EXTRACTED TEXT →
+ + +

When The Turkeys Come To Visit

A. spotted a whole flock of turkeys on our neighbor's lawn yesterday morning. They wandered through the neighborhood for an hour or so, making house calls. Aren't they beautiful? They make the cutest little noises. I was hoping one of the males would give us a good show of his tail, but it didn't happen. A few months ago we had some come right by our house and the lead male kept puffing up into this impressive display.

I still can't ride my bicycle, but I suppose that's a blessing with the ever-changeable weather. As you can see in the photo, yesterday morning was gloriously sunny and blue, but within a few hours it was blowing and raining like a true Northwest November. I was glad not to be somewhere around town with only my bike to get home on!

Tuesday, November 14, 2006

I Didn't Mean to Write About Gravedigging Today

I was going to write an eloquent post about how starting to become an urban farmer has brought me out into nature in all its states. I went out to close up the chicken coop in a raging windstorm the other night. Today has me mulching in the chilly fall sunshine. On days when I otherwise would be bundled up inside, I am now compelled to be out tending to garden and animals. It's nice in a way, I think it brings a greater connection to nature that isn't dependent on sunny skies and mild temperatures. It brings me face to face with the way the world really is, which is not climate controlled.

Instead though, I'm going to write about another side benefit (if I can bring myself to think of it that way) of the urban farming lifestyle: being dragged into close contact with nature's lifecycles. We had a mysterious chicken death yesterday. I went down to check on the ladies, and there was Speeder, face down in the middle of the chicken coop floor, looking for all intents and purposes as if she'd just decided to take a late afternoon snooze.

There was no blood around the deceased, no evidence of flying feathers, no wounds, no other indications of sickness (do chickens vomit? I don't know, but I checked for that too). She weighed a healthy chickenly amount, her combs (or "cluckers" as the kids call them) were all nice and pink and not scaly, her feathers are glossy and golden (this photo was taken last week, and you can clearly see that she is a chicken in the prime of her life.) In short, she looks reasonably healthy, except for the fact that she's dead. At only two years old, she's a bit young for a chicken heart attack (do chickens have heart attacks? Maybe I shouldn't have fed them those buttered toast scraps), but my only other conclusions are possible spider bite, or maybe she happened to peck at something like the mushrooms and toadstools that are cropping up everywhere after all this rain.

+ + +

DATA →

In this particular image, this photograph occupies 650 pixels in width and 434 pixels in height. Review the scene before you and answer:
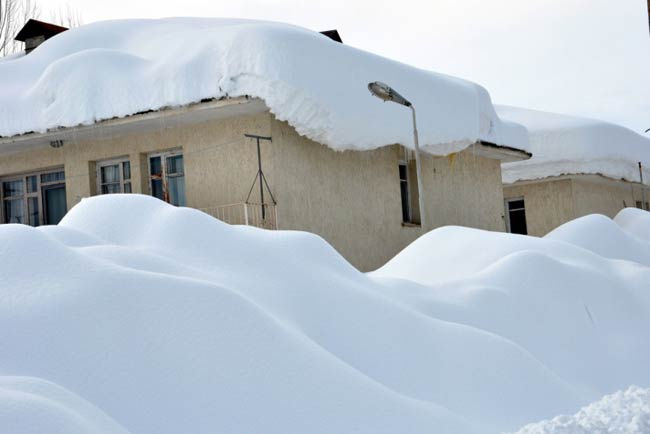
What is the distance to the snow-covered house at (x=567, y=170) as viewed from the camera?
24297 millimetres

+ + +

WORK TO DO → According to the blog text, how old was the hen Speeder when she was found dead in the coop?

SOLVED EXERCISE → Two years old.